> [WHAT IS REQUIRED]:
Each entry below should be restated word for word, without any picture it contains.

> [DATA EXTRACT]:
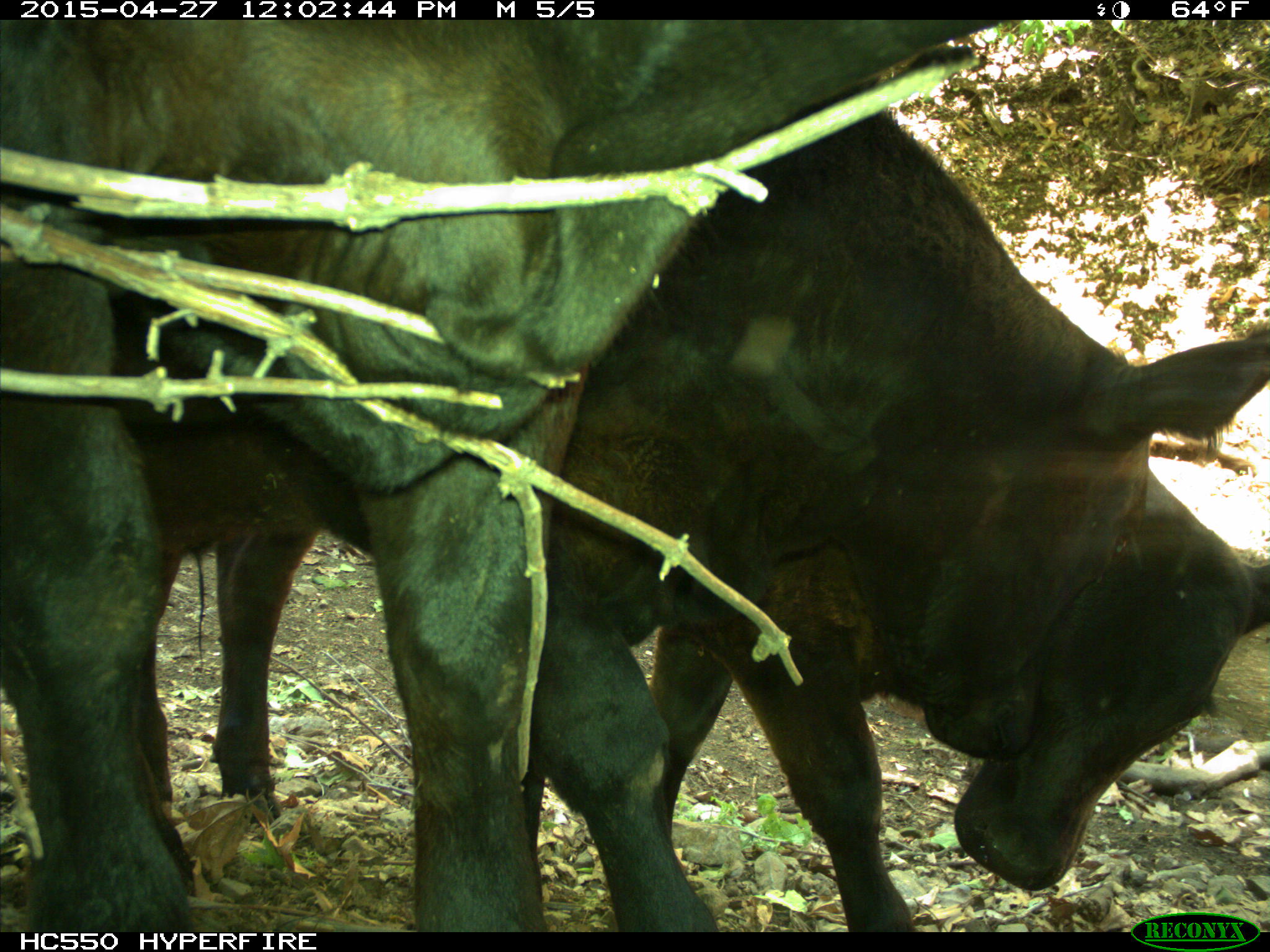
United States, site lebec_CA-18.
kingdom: Animalia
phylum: Chordata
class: Mammalia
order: Artiodactyla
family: Bovidae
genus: Bos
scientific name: Bos taurus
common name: domestic cow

> [RESPONSE]:
United States, site lebec_CA-18.
kingdom: Animalia
phylum: Chordata
class: Mammalia
order: Artiodactyla
family: Bovidae
genus: Bos
scientific name: Bos taurus
common name: domestic cow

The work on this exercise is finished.